• _Selected text_:

Cottand commented 1 year ago

I am running this as a CSI plugin to Nomad. I followed this example, except

The CSI plugin fails on any Nomad client (any pod) so I think the trace is not specific to the host machine, althoguh all my machines are configured very similarly. Version is latest for the CSI image, 3.55 for filer, volumes, master etc.

Logs:

I0807 23:46:18.075502 driver.go:105 starting
I0807 23:46:18.075881 server.go:94 Listening for connections on address: &net.UnixAddr{Name:"/csi/csi.sock", Net:"unix"}
panic: runtime error: invalid memory address or nil pointer dereference
[signal SIGSEGV: segmentation violation code=0x1 addr=0x0 pc=0xcbb35e]

goroutine 72 [running]:
github.com/seaweedfs/seaweedfs-csi-driver/pkg/driver.(*ControllerServer).ControllerGetCapabilities(0x0, {0xc000125940?, 0x40da07?}, 0x10?)

• _Given material_:

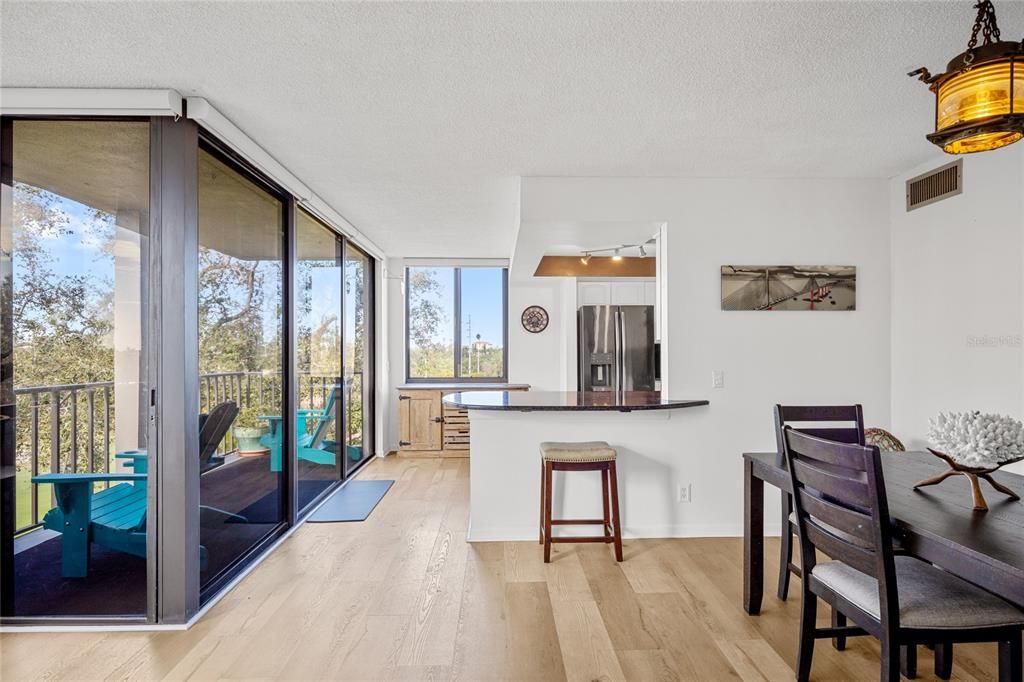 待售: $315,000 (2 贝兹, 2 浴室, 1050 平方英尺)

• _Problem_: Copy out the entire comment above about the CSI plugin crash, character for character, including the log lines.

• _Reply_:
Cottand commented 1 year ago

I am running this as a CSI plugin to Nomad. I followed this example, except

The CSI plugin fails on any Nomad client (any pod) so I think the trace is not specific to the host machine, althoguh all my machines are configured very similarly. Version is latest for the CSI image, 3.55 for filer, volumes, master etc.

Logs:

I0807 23:46:18.075502 driver.go:105 starting
I0807 23:46:18.075881 server.go:94 Listening for connections on address: &net.UnixAddr{Name:"/csi/csi.sock", Net:"unix"}
panic: runtime error: invalid memory address or nil pointer dereference
[signal SIGSEGV: segmentation violation code=0x1 addr=0x0 pc=0xcbb35e]

goroutine 72 [running]:
github.com/seaweedfs/seaweedfs-csi-driver/pkg/driver.(*ControllerServer).ControllerGetCapabilities(0x0, {0xc000125940?, 0x40da07?}, 0x10?)